6 Ezra loofde de HEERE, de grote GOD, en heel het volk antwoordde met opgeheven handen: “Amen, amen!”, en zij bogen zich en knielden met hun gezicht ter aarde voor de HEERE neer.    7 Jesua, Bani, Serebja, Jamin, Akkub, Sabbetai, Hodia, Maäseja, Kelita, Azarja, Jozabad, Hanan, Pelaja en de Levieten onderwezen het volk in de Wet en het volk stond daarbij op zijn plaats.    8 Zij lazen voor uit de boekrol, uit de Wet van GOD, ordelijk in delen, en zij legden de betekenis ervan uit, zodat men begreep wat er voorgelezen werd. 9 Nehemia, zijne hoogheid, de landvoogd, Ezra, de priester en Schriftgeleerde, en de Levieten die het volk onderwezen, zeiden tegen heel het volk: “Deze dag is heilig voor de HEERE, jullie GOD. Treur niet en huil niet.” Want heel het volk huilde, toen zij de woorden van de Wet hoorden. 10 Ook zei hij tegen hen: “Ga, eet vette spijzen en drink zoete drank, en deel ervan uit aan degenen voor wie niets is klaargemaakt, want deze dag is heilig voor onze Heer.

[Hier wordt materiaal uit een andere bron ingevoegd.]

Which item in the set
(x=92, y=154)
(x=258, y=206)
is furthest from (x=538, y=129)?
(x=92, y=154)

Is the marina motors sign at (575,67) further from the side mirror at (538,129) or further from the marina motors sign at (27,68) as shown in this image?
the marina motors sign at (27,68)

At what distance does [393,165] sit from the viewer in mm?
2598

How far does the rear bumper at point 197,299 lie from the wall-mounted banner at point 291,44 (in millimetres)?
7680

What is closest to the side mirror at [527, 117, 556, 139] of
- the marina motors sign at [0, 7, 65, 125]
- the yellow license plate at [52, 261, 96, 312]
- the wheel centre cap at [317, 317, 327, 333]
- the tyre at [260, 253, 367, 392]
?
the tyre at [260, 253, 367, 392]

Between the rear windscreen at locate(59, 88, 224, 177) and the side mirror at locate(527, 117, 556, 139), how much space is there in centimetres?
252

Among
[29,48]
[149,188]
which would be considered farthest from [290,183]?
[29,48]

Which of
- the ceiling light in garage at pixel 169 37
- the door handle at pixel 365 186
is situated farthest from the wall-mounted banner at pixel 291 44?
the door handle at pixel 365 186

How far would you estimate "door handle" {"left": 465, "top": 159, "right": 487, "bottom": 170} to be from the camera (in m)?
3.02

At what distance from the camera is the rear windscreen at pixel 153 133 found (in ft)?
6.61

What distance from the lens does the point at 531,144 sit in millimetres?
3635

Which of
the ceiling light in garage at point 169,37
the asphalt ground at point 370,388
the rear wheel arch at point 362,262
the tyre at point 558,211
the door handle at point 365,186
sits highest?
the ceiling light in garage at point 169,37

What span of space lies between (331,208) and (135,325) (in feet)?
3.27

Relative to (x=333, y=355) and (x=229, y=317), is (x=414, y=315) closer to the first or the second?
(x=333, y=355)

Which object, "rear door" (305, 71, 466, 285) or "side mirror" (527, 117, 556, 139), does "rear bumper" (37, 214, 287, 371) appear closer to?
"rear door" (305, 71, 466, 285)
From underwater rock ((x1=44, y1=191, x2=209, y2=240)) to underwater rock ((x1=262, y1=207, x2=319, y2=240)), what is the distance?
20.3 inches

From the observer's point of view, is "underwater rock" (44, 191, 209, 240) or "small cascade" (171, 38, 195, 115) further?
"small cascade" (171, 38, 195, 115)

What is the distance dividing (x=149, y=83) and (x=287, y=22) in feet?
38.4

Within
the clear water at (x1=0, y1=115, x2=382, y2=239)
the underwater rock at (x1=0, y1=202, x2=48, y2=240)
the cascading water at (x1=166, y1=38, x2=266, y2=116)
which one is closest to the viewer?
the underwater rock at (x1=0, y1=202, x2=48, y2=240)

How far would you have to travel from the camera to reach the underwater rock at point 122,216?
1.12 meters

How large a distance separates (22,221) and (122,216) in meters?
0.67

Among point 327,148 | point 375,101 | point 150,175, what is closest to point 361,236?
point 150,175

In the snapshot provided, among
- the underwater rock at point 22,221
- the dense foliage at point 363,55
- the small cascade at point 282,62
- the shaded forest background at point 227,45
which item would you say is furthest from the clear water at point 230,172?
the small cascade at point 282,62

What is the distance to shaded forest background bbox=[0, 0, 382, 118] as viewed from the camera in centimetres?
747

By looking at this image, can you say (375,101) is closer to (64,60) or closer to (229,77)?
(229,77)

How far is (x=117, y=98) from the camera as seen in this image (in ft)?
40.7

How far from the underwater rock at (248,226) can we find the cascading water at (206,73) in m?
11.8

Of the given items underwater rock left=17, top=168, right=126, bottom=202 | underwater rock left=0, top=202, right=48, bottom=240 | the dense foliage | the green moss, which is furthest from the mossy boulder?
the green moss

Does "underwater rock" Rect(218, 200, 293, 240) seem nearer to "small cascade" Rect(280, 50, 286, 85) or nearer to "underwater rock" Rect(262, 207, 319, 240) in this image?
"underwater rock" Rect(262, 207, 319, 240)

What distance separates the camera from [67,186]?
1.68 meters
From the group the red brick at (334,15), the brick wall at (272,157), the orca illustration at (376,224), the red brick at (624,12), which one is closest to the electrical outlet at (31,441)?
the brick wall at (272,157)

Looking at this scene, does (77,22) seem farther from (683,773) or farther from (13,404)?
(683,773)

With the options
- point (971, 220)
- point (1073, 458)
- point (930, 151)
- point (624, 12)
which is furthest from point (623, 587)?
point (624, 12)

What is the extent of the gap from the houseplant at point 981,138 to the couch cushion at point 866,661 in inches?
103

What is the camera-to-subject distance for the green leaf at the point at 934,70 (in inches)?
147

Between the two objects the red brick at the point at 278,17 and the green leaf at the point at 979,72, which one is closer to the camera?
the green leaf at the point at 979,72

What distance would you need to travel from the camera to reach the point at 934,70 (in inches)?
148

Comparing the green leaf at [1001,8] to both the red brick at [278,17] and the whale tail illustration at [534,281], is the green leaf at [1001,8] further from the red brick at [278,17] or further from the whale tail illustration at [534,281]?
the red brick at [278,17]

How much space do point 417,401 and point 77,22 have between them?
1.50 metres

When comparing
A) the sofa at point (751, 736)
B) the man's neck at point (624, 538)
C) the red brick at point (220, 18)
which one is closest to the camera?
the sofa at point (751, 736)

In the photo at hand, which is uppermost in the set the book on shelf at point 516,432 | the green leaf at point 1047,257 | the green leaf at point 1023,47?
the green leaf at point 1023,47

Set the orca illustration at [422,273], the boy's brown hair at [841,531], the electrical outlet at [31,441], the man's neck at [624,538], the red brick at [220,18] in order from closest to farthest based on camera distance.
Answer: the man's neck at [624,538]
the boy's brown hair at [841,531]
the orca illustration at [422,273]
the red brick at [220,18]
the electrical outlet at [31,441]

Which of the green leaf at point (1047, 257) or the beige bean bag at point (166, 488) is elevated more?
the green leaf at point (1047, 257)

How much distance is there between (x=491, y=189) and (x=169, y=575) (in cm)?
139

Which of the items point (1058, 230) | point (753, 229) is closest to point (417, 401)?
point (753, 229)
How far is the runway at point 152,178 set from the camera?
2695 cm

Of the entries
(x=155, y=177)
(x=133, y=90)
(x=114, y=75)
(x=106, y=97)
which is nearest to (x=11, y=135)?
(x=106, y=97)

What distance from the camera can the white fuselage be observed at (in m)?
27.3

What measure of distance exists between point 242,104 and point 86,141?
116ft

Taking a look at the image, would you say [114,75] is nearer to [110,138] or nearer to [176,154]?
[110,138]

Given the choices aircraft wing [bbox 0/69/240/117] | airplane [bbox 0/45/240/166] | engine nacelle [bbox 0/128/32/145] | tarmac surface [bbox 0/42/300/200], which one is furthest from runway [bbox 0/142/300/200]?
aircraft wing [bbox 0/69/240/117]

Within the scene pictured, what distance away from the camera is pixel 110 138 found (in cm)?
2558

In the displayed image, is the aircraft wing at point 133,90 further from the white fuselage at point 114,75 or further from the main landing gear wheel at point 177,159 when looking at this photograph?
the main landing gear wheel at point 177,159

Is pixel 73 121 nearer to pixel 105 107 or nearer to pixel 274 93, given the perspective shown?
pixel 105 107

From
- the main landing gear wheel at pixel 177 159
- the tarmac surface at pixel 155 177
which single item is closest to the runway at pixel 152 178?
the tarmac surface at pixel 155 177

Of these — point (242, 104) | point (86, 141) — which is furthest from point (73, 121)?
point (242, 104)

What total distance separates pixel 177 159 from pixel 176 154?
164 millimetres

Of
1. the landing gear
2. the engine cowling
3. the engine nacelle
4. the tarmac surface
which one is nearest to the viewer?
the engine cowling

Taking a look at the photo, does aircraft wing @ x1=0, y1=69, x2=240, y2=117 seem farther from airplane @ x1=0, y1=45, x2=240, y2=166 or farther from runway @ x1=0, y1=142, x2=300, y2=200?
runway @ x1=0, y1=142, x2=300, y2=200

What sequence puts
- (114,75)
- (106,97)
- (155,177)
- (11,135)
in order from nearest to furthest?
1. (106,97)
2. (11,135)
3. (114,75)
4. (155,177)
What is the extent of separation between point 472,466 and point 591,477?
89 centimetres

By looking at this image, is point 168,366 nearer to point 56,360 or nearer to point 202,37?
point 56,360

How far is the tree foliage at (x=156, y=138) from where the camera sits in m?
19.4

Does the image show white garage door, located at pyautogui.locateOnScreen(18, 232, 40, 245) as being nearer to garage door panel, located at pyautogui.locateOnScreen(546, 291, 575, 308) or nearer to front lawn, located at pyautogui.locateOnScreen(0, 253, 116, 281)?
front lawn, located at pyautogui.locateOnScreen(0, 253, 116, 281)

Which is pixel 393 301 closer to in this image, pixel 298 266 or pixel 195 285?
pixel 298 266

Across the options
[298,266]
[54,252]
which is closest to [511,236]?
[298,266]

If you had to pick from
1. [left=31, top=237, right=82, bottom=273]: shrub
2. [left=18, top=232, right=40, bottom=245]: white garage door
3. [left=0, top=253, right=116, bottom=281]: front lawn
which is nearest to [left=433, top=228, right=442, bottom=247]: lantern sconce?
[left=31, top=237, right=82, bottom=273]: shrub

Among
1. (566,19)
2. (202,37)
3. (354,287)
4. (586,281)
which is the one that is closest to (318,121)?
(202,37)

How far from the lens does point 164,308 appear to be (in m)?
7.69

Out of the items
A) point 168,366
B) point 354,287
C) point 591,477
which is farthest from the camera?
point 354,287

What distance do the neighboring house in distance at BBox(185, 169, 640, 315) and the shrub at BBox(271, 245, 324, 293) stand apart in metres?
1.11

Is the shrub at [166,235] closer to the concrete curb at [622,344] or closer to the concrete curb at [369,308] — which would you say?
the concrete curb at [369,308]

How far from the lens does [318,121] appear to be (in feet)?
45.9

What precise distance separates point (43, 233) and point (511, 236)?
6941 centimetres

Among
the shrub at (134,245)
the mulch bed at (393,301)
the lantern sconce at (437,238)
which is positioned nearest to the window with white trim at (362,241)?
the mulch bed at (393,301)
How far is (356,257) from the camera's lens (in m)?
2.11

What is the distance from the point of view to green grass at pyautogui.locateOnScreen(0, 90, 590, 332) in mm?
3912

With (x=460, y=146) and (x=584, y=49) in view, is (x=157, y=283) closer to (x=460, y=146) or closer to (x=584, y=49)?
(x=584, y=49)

Wees dus niet bedroefd, want de blijdschap van de HEERE is jullie sterkte.    11 De Levieten troostten heel het volk en zeiden: “Wees stil, want deze dag is heilig! Wees niet bedroefd!” 12 Toen ging heel het volk weg om te eten en te drinken, om ervan uit te delen en om dit met grote vreugde te vieren, want zij hadden de woorden begrepen die men hun had bekendgemaakt. 13 De volgende dag kwamen de hoofden van de huizen van de vaderen van heel het volk, de priesters en de Levieten samen bij de Schriftgeleerde Ezra om zich te verdiepen in de woorden van de Wet.   
 
De viering van het Loofhuttenfeest
14 Zij vonden dat er in de Wet geschreven stond dat de HEERE door de hand van Mozes geboden had dat de zonen van Israël tijdens het Feest in de zevende maand in loofhutten moesten wonen,    15 en dat ze het moesten aankondigen en laten omroepen in al hun steden, ook in Jeruzalem, en dat zij moesten zeggen: “Trek uit naar het gebergte, haal takken van de olijfboom, takken van de wilde olijfboom, mirtetakken, palmtakken en takken van andere loofbomen om er loofhutten van te maken, zoals dat geschreven staat.”    16 Toen trok het volk eropuit. Ze haalden looftakken en maakten voor zichzelf loofhutten, ieder op zijn eigen dak en in hun voorhoven, en ook in de voorhoven van het Huis van GOD, op het plein van de Waterpoort en op het plein van de Efraïmpoort.   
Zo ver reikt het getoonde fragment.